The most important statements:

  • Zero Bug Policy: At Linear, bugs have top priority – nobody starts on new features until they are fixed. Artman's logic: Every bug gets fixed eventually – so why not immediately? The result: Customers report a bug and find it fixed the very next day.

  • Opinionated Software (software with a clear stance): Linear is deliberately not flexible for every workflow. There is one good way to do things – and the system guides you there. This reduces decision fatigue and increases speed.

  • Linear Agent: Linear builds AI directly into the product – not as a chatbot, but as an AI PM that handles triage, backlog grooming, and issue creation.

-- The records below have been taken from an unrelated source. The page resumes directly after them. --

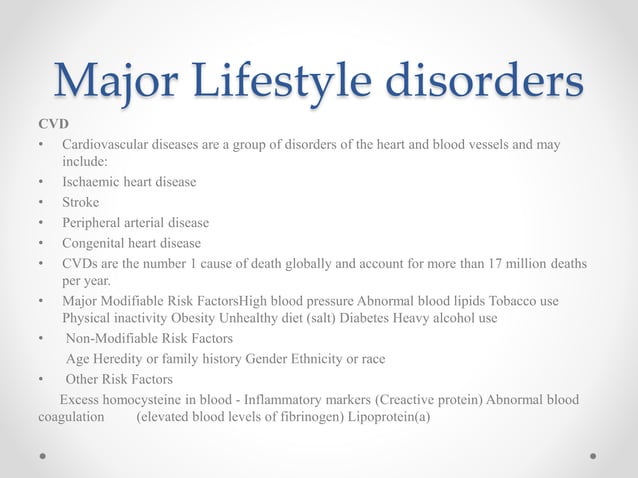 Major Lifestyle disorders

CVD

• Cardiovascular diseases are a group of disorders of the heart and blood vessels and may include:
• Ischaemic heart disease
• Stroke
• Peripheral arterial disease
• Congenital heart disease
• CVDs are the number 1 cause of death globally and account for more than 17 million deaths per year.
• Major Modifiable Risk FactorsHigh blood pressure Abnormal blood lipids Tobacco use Physical inactivity Obesity Unhealthy diet (salt) Diabetes Heavy alcohol use
• Non-Modifiable Risk Factors
Age Heredity or family history Gender Ethnicity or race
• Other Risk Factors
Excess homocysteine in blood - Inflammatory markers (Creactive protein) Abnormal blood coagulation (elevated blood levels of fibrinogen) Lipoprotein(a)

Add to that deep integrations with coding agents via MCP to launch a local agent session directly from an issue.

  • Craftsmanship over metrics: Linear relies on good design and gut instinct – not on endless metrics and optimisation loops.

  • 5-Day Hiring: Anyone applying to Linear comes in for five days and builds something real. No whiteboard interviews, no LeetCode – but real work on the real product. This filters exactly for the kind of person Linear wants: people with a love for detail and craftsmanship.

Personal Note: Alongside Mario Zechner, the discussion with Artman impressed me the most. Everything at Linear is built with a love for design that you can feel immediately – from the product to the hiring process. Honestly: I wouldn't complain about a 5-day trial at Linear.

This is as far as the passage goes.